** Opening Page excerpt block **

The Bell is one of those hotels.
Ms Jones’ evidence was not challenged by the Claimant. It substantiates the need for the Home Secretary’s service providers, including CTM, to source and procure a substantial and continuing supply of contingency accommodation to enable the Home Secretary to discharge her statutory duties under sections 95 and 98 of the 1999 Act, to provide appropriate support, including accommodation, to asylum seekers pending the determination of their claims. The Claimant has been well aware since late February 2025 that the Bell has been identified as a suitable site at which to provide such accommodation. Officials from the Home Office, CTM, Essex County Council, the Claimant, local NHS providers, Essex Police and other relevant agencies have been involved in the process of bringing forward the Bell for use for that purpose since that date.

** Closing Page excerpt block **

Transcribe the judgment excerpt from "The Bell is" up to and including "since that date.". Draw only on the judgment excerpt above as your source.

** Opening Dataset content block **

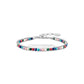 Thomas Sabo Sterling Silver Multicoloured LoveBridge Bracelet LBA0119 - Judith Hart Jewellers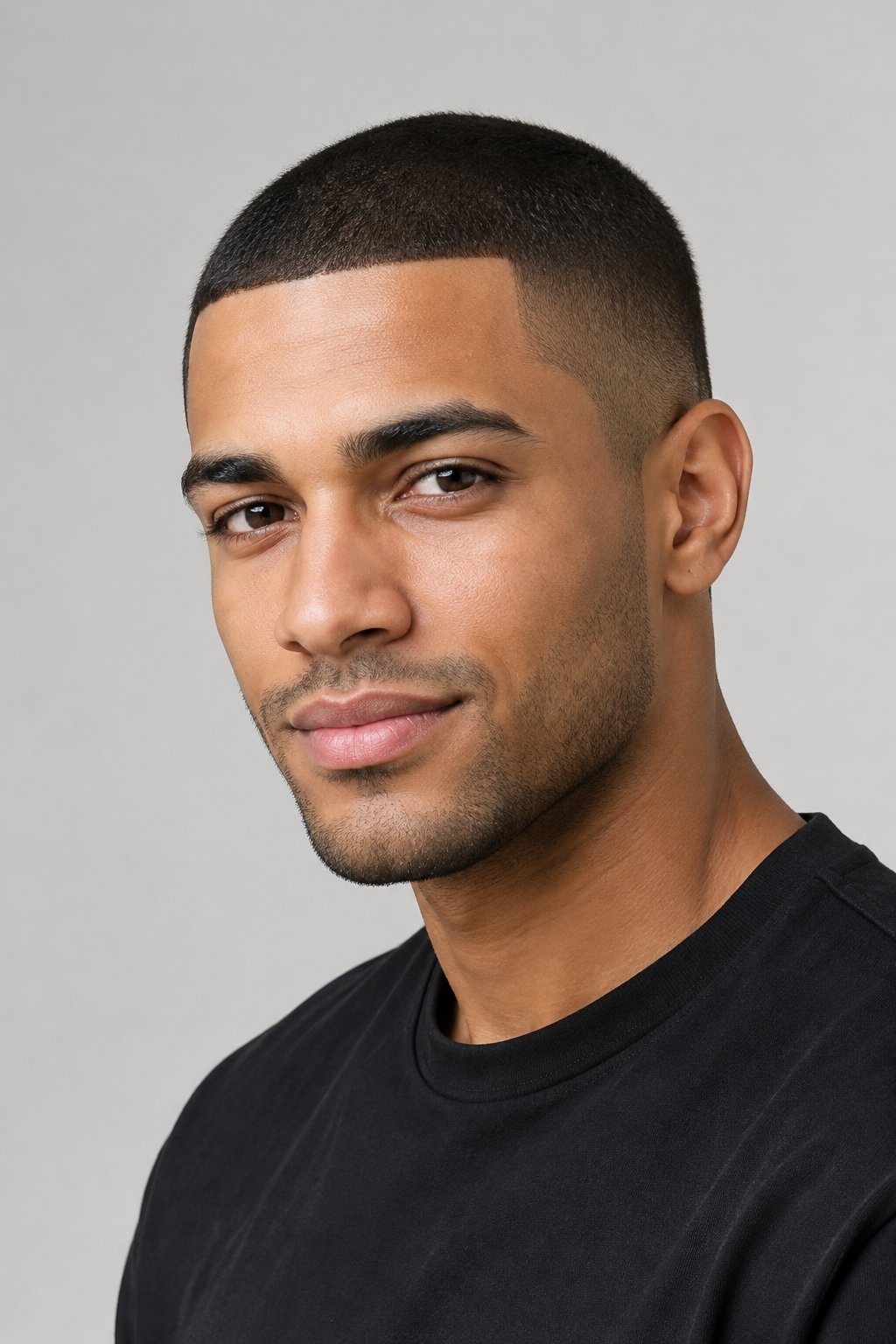 A man poses against a plain background.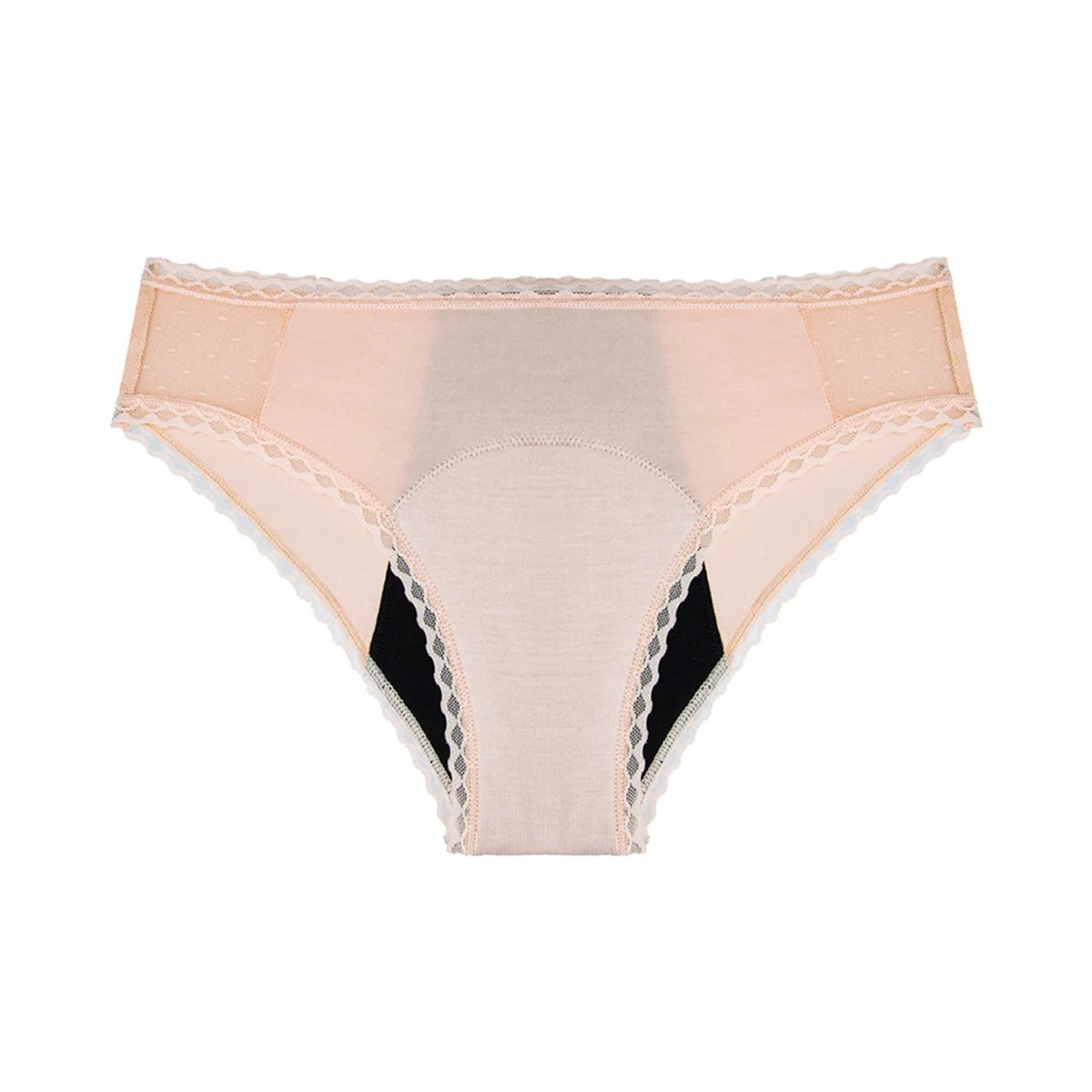 Mesh Side 4-Layer Period Panties/Bikinis For Medium Flow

** Closing Dataset content block **

■ **Your solution**:
The Bell is one of those hotels.
Ms Jones’ evidence was not challenged by the Claimant. It substantiates the need for the Home Secretary’s service providers, including CTM, to source and procure a substantial and continuing supply of contingency accommodation to enable the Home Secretary to discharge her statutory duties under sections 95 and 98 of the 1999 Act, to provide appropriate support, including accommodation, to asylum seekers pending the determination of their claims. The Claimant has been well aware since late February 2025 that the Bell has been identified as a suitable site at which to provide such accommodation. Officials from the Home Office, CTM, Essex County Council, the Claimant, local NHS providers, Essex Police and other relevant agencies have been involved in the process of bringing forward the Bell for use for that purpose since that date.